How to Block Linked Messages From Strangers
- Click the ‘Me’ icon in the top nav bar
- Choose ‘Settings & Privacy’
- Select the ‘Communications’ tab
- Under ‘Message Filters’, toggle ‘Receive Messages: Only from people in your network’
- Click ‘Save’ at the bottom
With this filter active, only existing LinkedIn connections can message you directly to prevent cold outreach spam.

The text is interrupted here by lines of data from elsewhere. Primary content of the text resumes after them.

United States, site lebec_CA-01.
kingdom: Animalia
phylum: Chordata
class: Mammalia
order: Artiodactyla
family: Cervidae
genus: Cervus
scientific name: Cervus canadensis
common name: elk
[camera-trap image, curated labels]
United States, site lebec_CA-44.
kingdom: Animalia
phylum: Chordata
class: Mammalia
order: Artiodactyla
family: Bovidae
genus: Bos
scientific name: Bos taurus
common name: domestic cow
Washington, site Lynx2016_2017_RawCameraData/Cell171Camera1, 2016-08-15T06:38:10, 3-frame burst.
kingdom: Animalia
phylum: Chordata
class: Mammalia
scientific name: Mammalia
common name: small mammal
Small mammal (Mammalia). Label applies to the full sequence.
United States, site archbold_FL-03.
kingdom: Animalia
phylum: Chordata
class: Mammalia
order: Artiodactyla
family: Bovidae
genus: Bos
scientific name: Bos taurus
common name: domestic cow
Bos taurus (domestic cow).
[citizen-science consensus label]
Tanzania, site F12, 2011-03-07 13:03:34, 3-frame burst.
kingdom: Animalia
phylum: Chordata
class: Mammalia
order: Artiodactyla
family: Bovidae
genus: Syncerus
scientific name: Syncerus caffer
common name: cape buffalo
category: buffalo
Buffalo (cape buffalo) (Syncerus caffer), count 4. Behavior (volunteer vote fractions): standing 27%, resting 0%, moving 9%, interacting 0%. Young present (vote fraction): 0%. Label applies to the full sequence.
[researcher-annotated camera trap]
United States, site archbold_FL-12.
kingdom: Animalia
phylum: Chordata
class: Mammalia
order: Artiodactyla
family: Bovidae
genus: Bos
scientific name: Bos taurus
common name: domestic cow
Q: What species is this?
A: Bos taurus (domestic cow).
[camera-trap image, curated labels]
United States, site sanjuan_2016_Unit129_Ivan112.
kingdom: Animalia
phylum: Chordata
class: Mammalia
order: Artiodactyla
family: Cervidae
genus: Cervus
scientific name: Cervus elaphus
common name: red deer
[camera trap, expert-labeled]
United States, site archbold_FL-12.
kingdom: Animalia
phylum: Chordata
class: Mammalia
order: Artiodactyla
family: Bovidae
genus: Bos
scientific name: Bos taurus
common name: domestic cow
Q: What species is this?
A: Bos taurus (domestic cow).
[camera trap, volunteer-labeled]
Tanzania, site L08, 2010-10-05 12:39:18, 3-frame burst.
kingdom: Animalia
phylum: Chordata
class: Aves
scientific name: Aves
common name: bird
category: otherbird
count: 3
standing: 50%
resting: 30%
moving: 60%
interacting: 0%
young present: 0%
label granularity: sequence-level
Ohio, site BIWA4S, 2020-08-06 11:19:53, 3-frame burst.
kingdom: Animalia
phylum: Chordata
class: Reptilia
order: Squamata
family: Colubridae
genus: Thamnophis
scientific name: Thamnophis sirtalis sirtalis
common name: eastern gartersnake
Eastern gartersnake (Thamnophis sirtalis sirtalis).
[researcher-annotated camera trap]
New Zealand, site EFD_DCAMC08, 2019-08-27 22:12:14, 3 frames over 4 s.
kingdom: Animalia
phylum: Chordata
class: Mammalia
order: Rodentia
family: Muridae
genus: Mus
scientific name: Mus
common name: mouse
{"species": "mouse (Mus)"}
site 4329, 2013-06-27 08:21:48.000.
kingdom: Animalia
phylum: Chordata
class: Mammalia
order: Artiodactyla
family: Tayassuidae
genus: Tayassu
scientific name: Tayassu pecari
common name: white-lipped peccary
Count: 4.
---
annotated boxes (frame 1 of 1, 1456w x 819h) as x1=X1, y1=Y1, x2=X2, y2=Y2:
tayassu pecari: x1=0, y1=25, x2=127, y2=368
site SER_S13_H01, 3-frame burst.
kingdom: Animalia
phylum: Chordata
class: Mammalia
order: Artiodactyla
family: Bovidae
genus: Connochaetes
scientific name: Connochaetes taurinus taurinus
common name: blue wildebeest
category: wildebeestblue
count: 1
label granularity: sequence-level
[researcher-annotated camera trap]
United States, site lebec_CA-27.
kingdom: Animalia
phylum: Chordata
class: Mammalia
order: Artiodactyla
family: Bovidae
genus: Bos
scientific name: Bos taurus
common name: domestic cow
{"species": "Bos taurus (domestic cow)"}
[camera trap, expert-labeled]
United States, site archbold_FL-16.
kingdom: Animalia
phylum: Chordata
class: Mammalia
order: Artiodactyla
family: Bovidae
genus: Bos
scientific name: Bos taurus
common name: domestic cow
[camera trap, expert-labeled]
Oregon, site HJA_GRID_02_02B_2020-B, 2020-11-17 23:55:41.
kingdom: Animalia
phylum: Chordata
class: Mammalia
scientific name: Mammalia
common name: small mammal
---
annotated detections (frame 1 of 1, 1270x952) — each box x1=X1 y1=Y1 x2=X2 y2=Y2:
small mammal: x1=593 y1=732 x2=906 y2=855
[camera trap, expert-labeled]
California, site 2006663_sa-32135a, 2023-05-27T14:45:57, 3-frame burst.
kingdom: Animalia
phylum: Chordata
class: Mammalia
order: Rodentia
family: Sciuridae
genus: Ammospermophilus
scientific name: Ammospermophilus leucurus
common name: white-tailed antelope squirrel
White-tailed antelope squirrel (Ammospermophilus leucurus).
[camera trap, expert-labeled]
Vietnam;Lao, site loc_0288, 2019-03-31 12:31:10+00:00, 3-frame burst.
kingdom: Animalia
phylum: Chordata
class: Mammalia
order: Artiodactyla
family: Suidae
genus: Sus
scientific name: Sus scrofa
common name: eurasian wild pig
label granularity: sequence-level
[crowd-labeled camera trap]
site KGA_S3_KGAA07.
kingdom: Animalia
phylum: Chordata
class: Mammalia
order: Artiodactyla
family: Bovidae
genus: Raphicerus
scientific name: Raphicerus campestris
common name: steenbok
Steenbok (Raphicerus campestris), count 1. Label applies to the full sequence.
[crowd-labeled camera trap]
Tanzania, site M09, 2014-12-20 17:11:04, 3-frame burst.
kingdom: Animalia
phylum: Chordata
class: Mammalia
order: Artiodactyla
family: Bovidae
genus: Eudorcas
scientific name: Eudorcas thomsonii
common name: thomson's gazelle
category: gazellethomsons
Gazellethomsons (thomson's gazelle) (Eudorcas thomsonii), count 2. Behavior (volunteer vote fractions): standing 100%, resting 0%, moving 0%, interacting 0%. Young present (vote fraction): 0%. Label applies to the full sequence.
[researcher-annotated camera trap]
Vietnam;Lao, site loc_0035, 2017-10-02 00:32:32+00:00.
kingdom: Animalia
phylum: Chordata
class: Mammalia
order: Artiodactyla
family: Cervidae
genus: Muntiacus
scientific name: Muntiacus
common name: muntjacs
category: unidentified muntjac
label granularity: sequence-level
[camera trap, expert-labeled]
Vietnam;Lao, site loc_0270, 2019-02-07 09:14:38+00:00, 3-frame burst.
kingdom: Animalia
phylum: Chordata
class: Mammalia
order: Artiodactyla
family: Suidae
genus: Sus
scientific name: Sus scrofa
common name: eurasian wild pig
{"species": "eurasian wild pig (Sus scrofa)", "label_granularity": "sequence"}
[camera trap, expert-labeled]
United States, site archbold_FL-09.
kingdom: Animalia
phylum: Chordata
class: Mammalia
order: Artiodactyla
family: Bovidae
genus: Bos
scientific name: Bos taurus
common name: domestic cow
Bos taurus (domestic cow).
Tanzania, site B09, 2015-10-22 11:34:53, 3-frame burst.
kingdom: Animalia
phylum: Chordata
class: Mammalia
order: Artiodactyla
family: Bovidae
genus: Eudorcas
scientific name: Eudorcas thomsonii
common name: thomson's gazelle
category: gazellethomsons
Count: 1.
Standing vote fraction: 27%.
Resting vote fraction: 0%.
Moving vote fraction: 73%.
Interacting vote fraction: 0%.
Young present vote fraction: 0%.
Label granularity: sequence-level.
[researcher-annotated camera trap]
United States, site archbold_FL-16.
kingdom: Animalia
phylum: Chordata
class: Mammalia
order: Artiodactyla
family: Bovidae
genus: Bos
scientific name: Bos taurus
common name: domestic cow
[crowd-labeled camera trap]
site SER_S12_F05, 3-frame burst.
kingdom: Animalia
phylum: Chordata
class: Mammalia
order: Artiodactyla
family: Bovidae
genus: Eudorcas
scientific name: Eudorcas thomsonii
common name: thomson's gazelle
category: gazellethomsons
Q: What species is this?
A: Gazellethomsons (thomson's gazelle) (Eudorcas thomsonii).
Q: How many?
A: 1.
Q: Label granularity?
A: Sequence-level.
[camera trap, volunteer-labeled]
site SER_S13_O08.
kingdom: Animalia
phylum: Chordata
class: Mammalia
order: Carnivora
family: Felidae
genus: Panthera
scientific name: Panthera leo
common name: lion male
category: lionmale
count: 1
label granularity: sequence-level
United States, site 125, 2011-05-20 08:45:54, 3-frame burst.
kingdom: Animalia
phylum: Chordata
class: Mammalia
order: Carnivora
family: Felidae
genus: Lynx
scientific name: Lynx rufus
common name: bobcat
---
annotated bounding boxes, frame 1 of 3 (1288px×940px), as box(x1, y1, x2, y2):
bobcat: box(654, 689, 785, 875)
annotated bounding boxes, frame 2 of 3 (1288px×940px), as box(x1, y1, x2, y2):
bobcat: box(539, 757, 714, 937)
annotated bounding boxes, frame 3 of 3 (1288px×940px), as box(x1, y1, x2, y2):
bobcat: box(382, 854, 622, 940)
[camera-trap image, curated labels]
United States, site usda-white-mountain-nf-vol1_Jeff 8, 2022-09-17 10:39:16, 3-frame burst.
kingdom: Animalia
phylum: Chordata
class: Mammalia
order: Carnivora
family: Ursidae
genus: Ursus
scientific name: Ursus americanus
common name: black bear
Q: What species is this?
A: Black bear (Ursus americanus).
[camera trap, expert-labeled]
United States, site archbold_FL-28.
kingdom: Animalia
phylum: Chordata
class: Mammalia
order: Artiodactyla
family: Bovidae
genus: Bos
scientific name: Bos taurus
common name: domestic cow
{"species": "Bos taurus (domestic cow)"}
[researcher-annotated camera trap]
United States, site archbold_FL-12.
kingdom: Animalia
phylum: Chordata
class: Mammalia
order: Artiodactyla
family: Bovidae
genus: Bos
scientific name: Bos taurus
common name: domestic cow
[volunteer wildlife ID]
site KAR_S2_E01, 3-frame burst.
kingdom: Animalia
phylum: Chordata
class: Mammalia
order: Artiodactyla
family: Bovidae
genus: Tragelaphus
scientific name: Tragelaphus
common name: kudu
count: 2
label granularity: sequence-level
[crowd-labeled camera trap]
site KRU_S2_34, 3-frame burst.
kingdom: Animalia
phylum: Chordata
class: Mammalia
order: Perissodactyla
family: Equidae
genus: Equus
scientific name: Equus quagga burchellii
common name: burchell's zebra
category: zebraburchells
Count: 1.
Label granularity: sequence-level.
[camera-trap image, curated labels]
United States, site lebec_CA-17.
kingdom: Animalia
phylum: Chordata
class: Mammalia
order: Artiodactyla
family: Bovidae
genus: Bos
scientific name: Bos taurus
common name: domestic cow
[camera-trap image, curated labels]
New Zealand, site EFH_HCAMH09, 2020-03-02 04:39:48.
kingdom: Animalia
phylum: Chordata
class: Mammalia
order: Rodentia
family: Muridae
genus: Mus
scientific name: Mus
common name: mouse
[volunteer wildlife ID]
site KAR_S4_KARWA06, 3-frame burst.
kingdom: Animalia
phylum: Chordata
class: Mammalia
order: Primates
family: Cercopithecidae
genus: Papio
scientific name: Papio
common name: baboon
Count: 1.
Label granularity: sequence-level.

How to Remove LinkedIn Data From Data Brokers
- Visit LinkedIn’s data broker removal page
- Enter personal details like name and email
- Confirm account via email verification step
- LinkedIn will now contact listed data brokers on your behalf requesting account data removal
- Click companies to manually review and remove more data as desired
Removing your details from shady data brokers limits external monitoring, targeting, and potential account hijacking by outside parties.
The Future of LinkedIn Bots
Unfortunately, the LinkedIn bot situation will likely continue deteriorating as increasing cybercriminal interest is met with a generally lackluster platform-side response thus far.
Sophisticated deep learning algorithms mean bots are becoming harder to differentiate from genuine users with every passing month. Motivations to weaponize LinkedIn’s professional reach and legitimacy for distributing malware, spam, and disinformation will only intensify across the cybercrime sector.
For now, LinkedIn relies predominantly on user reports to squash bots piecemeal through whack-a-mole style suspensions. But considering the scale of the bot infestation, LinkedIn would do well to bolster its identification capabilities pronto.